If I take my citizenship in a warring state seriously and if I thought as an individual a war was just I’d like to think –I can’t assert without qualification how I would act—I’d be willing to go war for my country.

In going to war I’d like to think I'd obey my orders unless for reasons of sheer conscience I couldn’t. My orders would not be, unless aberrant, to kill and maim the innocent. If they were explicitly aberrant, then that would be an instance for the discrete exercise of conscience in refusing to obey them—an abiding choice that your questions don’t allow for. I’d obey normal orders understanding that it would be possible in the fog of war that they might occasion collateral damage—the maiming or killing of innocent people. So sad to say, but that’s what happens in war and it’s too bad. In a war worth fighting—say policing genocide, to use your concession as an example—there will be in the nature of the case killing and maiming of the innocent.

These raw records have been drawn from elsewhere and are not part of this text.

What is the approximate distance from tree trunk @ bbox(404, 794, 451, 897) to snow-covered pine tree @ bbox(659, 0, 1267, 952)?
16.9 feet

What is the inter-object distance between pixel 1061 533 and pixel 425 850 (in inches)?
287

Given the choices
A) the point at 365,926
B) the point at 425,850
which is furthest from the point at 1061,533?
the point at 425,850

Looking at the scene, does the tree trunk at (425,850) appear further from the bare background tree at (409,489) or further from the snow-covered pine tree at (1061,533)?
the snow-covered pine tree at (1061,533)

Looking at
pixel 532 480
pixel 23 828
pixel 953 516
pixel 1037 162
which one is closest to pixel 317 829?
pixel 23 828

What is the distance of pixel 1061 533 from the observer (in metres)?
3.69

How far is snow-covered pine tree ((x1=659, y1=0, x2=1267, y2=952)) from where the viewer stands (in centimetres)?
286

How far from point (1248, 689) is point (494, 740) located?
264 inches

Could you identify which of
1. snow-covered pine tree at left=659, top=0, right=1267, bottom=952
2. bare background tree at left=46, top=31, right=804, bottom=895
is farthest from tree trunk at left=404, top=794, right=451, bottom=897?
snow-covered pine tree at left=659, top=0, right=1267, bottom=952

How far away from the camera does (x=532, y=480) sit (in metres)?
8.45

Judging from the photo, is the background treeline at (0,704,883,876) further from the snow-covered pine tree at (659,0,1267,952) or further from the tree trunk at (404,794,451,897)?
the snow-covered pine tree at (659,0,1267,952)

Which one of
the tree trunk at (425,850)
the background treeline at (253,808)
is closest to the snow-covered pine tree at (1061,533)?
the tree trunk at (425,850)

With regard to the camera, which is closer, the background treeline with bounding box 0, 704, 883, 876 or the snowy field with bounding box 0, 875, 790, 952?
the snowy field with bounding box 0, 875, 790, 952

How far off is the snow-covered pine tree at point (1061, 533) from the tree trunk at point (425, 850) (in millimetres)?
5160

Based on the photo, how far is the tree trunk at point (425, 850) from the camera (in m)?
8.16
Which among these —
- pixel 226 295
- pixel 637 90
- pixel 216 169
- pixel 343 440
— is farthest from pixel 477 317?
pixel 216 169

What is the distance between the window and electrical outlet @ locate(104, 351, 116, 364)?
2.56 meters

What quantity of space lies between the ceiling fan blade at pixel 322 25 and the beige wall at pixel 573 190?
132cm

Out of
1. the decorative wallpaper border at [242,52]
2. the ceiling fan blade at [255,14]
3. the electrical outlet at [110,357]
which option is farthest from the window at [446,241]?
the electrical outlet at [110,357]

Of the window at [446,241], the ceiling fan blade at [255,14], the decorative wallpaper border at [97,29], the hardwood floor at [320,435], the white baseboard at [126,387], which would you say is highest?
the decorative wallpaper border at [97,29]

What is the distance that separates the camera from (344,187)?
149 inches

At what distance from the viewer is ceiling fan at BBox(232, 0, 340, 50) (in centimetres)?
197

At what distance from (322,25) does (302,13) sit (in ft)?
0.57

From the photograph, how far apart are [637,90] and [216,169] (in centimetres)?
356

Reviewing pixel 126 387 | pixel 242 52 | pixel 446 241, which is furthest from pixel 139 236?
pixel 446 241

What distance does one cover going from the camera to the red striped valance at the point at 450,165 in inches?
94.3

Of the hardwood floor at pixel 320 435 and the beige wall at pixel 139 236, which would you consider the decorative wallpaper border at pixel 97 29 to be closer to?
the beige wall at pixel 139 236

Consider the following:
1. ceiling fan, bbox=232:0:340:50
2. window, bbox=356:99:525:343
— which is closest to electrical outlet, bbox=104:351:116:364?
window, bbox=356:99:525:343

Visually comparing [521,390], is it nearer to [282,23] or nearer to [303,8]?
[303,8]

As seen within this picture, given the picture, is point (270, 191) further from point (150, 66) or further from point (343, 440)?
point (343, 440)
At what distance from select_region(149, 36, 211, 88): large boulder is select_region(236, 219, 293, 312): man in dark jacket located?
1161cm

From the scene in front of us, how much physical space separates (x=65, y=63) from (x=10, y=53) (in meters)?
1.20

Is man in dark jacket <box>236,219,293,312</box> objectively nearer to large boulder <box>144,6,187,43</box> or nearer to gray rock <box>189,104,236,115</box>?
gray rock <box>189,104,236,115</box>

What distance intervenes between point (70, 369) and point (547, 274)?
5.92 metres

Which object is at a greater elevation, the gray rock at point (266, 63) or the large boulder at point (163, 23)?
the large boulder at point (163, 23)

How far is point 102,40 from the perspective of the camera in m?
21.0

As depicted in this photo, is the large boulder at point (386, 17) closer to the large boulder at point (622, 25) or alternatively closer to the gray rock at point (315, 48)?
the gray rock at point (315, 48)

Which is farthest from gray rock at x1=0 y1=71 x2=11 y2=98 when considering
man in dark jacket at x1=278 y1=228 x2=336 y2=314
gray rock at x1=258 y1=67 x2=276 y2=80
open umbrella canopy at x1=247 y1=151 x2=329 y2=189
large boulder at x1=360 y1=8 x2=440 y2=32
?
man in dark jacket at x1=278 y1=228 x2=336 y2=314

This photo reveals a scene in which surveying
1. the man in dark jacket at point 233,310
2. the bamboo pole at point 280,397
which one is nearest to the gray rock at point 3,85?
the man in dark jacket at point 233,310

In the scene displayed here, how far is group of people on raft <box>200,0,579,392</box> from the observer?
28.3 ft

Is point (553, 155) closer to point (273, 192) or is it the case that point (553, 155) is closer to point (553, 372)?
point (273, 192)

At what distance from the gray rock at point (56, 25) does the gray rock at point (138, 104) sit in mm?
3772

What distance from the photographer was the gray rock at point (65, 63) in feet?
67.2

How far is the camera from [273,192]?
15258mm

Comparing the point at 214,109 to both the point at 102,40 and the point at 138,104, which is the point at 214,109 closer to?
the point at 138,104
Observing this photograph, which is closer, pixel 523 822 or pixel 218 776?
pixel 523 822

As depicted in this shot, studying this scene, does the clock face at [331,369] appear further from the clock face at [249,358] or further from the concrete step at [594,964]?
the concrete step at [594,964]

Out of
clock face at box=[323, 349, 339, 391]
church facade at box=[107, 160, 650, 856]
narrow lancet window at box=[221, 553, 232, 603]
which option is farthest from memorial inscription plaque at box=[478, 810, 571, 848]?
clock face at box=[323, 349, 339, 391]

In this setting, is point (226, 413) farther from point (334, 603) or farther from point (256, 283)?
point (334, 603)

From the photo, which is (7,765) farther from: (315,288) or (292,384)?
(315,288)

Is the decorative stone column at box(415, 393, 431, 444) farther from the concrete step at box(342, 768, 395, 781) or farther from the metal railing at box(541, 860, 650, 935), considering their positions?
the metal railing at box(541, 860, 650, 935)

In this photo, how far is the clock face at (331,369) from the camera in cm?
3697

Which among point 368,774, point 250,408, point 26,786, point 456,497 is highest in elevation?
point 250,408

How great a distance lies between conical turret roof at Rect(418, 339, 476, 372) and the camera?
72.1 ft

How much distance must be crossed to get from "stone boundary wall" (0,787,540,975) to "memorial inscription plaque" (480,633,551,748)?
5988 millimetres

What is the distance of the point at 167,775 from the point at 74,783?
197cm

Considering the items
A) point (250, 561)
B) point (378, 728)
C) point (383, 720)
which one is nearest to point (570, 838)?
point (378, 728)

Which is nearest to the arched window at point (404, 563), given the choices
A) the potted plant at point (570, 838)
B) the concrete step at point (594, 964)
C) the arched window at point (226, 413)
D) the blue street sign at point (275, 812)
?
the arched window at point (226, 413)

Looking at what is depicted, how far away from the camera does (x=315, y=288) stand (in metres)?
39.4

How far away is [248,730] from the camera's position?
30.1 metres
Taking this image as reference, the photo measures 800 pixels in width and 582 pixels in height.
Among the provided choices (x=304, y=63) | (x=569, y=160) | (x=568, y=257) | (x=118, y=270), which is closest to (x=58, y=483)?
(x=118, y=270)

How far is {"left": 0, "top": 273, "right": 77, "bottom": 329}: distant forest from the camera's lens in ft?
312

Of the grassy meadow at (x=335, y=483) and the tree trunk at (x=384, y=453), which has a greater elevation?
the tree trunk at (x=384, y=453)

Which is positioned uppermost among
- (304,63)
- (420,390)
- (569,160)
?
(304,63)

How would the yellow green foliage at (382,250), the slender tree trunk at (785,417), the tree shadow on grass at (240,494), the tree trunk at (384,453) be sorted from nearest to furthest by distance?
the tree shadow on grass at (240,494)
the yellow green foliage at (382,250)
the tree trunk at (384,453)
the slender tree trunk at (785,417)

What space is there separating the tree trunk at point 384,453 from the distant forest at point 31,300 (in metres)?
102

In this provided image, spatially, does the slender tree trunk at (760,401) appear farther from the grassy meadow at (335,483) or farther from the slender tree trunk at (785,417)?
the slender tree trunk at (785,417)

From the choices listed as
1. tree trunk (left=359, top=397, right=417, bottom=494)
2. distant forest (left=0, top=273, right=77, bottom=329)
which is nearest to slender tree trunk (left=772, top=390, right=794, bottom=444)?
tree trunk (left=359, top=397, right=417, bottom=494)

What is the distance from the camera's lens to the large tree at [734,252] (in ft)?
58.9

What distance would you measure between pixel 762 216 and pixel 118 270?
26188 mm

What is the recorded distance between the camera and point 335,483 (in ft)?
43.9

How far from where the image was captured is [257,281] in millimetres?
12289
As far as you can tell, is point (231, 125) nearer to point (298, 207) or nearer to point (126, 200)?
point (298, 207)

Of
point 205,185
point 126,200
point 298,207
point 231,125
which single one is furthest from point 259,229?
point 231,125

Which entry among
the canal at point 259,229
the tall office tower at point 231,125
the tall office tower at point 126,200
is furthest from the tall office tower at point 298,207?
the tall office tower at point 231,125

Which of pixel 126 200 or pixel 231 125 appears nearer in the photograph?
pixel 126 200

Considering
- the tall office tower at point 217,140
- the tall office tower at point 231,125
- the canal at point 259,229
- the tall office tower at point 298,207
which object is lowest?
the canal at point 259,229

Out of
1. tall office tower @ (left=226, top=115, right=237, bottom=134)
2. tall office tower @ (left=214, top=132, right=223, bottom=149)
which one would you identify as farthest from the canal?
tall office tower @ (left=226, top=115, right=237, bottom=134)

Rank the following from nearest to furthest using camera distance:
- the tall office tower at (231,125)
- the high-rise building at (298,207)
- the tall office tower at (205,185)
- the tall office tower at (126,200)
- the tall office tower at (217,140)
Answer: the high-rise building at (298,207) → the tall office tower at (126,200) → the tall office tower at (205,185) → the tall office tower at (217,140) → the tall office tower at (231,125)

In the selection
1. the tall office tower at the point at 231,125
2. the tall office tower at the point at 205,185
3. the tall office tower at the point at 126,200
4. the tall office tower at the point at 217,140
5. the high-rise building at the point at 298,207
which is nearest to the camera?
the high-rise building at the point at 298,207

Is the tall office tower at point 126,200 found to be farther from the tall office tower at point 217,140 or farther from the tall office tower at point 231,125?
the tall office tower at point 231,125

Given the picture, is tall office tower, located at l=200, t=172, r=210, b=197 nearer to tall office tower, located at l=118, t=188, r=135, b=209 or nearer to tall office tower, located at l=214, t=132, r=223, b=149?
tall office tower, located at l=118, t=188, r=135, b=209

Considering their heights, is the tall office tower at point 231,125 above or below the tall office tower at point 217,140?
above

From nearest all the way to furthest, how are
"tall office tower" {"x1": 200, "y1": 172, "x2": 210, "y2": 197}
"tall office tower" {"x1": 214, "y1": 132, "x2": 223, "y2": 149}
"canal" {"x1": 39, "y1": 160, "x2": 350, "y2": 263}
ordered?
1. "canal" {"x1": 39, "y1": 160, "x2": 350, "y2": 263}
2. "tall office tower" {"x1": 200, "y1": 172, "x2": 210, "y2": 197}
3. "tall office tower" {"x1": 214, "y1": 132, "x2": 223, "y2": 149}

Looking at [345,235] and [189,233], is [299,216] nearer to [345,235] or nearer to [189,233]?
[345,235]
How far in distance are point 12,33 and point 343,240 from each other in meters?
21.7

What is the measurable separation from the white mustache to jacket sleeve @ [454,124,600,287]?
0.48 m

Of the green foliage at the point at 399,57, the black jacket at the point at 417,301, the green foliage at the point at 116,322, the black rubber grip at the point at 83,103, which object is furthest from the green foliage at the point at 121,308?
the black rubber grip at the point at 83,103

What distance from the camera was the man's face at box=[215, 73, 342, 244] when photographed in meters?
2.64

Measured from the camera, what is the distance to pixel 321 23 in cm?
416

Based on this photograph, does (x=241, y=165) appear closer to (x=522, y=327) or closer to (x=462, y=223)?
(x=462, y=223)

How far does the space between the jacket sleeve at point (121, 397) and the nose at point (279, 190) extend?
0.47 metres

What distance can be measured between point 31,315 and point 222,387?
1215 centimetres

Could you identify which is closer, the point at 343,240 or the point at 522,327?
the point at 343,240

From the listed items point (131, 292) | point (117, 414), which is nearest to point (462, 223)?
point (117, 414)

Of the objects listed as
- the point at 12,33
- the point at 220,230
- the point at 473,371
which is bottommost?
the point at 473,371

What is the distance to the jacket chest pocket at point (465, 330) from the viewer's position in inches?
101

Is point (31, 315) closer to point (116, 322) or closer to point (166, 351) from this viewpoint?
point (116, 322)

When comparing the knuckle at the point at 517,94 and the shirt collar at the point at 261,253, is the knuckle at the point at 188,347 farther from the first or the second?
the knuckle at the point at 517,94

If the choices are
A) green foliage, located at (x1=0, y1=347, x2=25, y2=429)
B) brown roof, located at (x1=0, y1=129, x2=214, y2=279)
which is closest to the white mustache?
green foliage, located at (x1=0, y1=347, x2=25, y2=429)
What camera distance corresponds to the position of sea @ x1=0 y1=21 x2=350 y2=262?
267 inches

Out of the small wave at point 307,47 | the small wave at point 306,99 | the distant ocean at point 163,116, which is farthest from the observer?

Further, I’d like to think I’d do something else: if at any point I felt in good faith, deep conscience that I couldn't obey my induction or my subsequent orders, I’d squarely meet the legal consequences of my refusal.

It’s none of my business really. I’m not an American. But if anyone asked me, I’d say your country should have a draft.

And if I were of draft age and what was put to me was fighting to roll back Saddam Hussein from Kuwait--the first Gulf War, certainly a just one--I’d answer your second question as I have answered your first but as reframed and made sensible and contextual by me.

If your argument is that I should be ready as a 63 year old man--about to turn 64 on November 11th of all days, Armistice Day--to go and fight in a war I think just or else I’m a hypocrite—if that’s your argument—it’s absurd. No one is asking me or would. What attenuated abstraction of an answer would you have me give you?

I’ll call all this a wrap.

I have tried mightily to be sober and respectful in my responses and arguments to you. I have tried not to be dismissive, insulting or remarking of huge, overarching assertions born of incommensurate analysis and argument.

It hasn’t been easy.

One last joke of a note, I can’t resist: A Quaker farmer couldn’t get his mule to move, no matter what. Finally, he looked the mule straight in the eye and said to him . "Mule, you know I’ll never curse you, or strike you; but if you don't start moving right now, I’ll sell you to a Baptist who will!" The mule began trotting very briskly.